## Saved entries
---------------
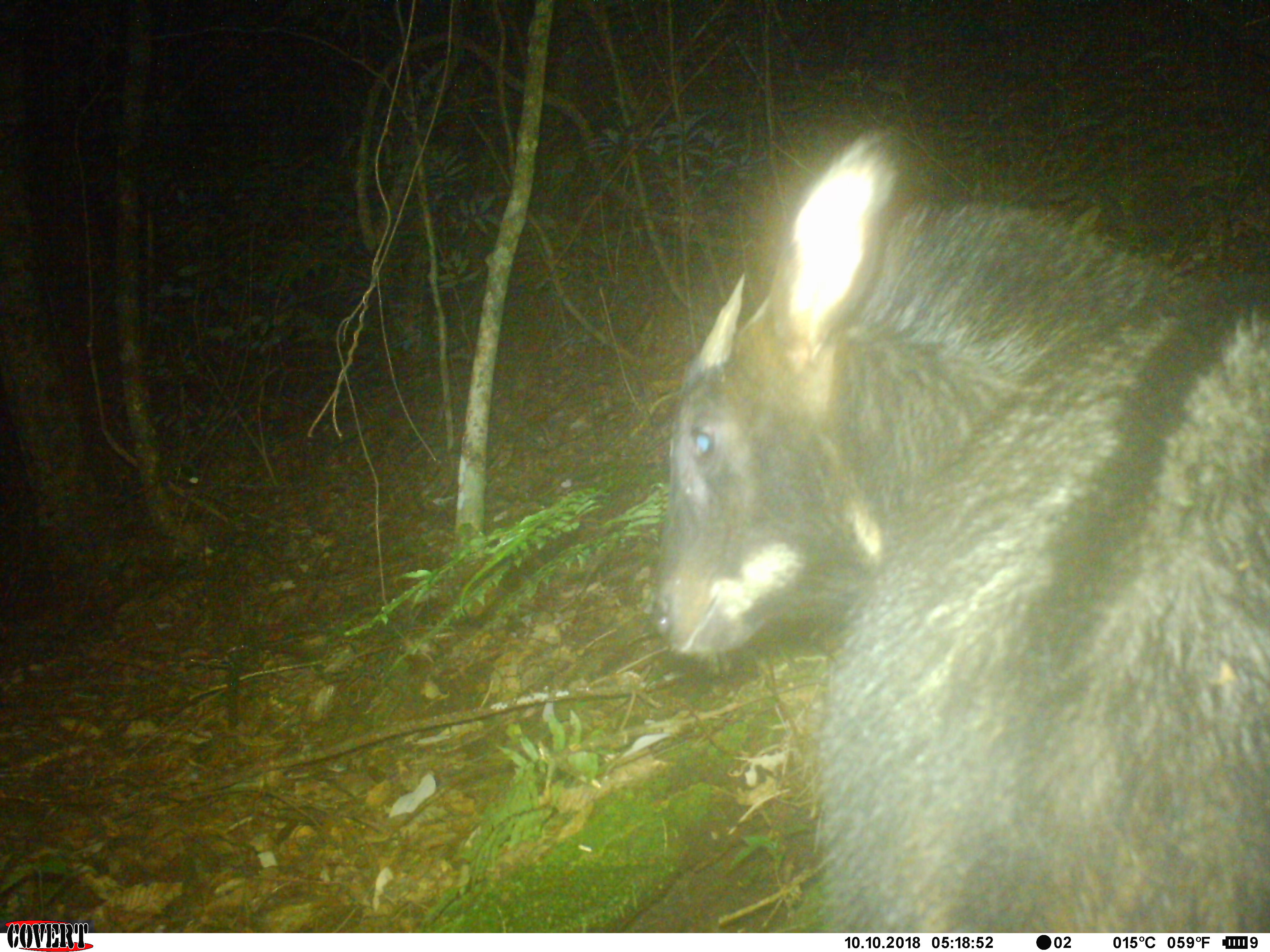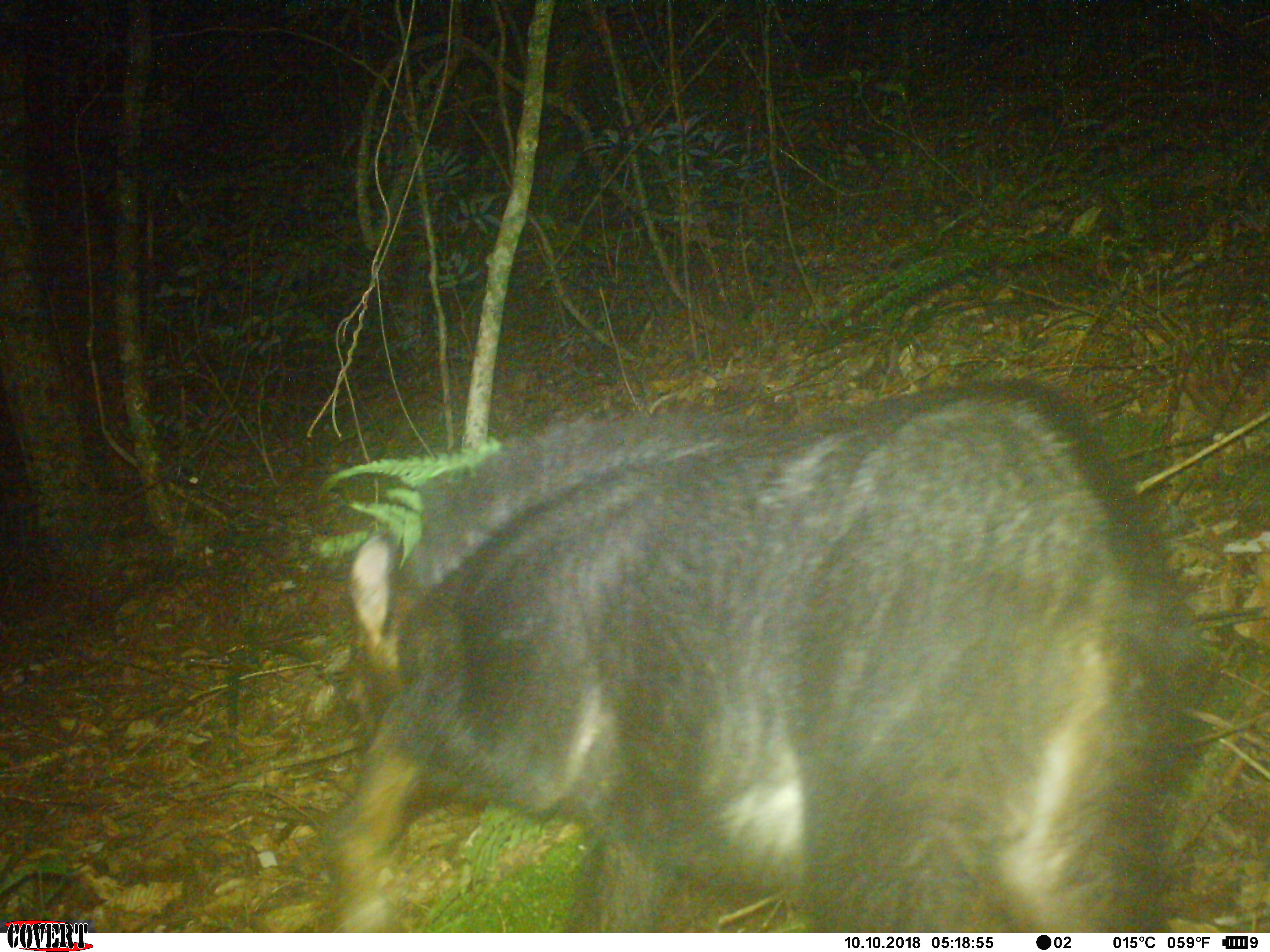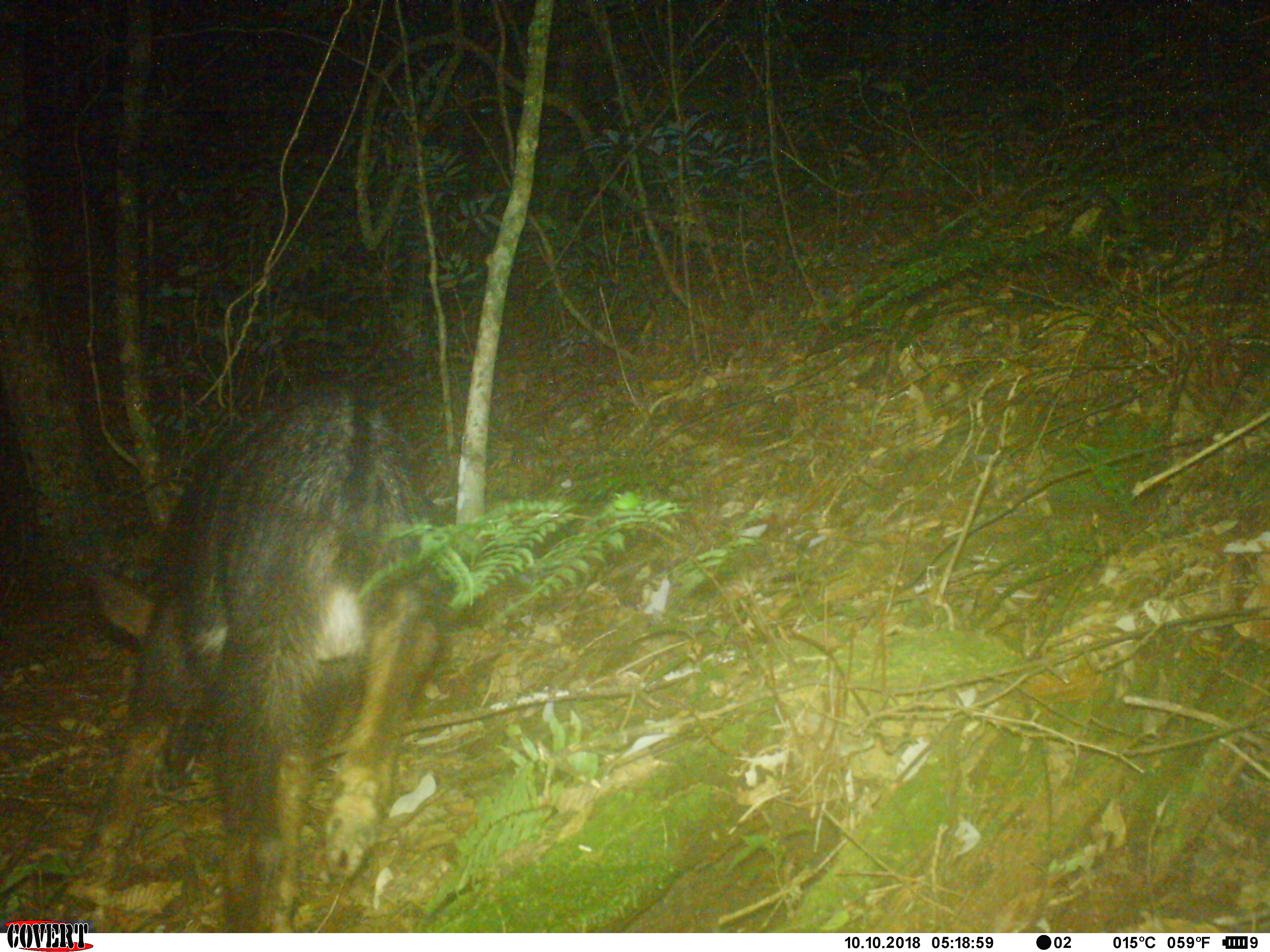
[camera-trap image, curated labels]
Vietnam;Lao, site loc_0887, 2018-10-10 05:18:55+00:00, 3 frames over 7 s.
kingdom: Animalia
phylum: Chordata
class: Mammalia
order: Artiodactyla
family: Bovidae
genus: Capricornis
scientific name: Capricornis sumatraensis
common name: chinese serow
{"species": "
---------------
## EXERCISE OBJECTIVE
Give again only the lines starting at the one that contains "Vietnam;Lao, site loc_0887, 2018-10-10" and running to the end of the data.

## FINAL ANSWER
Vietnam;Lao, site loc_0887, 2018-10-10 05:18:55+00:00, 3 frames over 7 s.
kingdom: Animalia
phylum: Chordata
class: Mammalia
order: Artiodactyla
family: Bovidae
genus: Capricornis
scientific name: Capricornis sumatraensis
common name: chinese serow
{"species": "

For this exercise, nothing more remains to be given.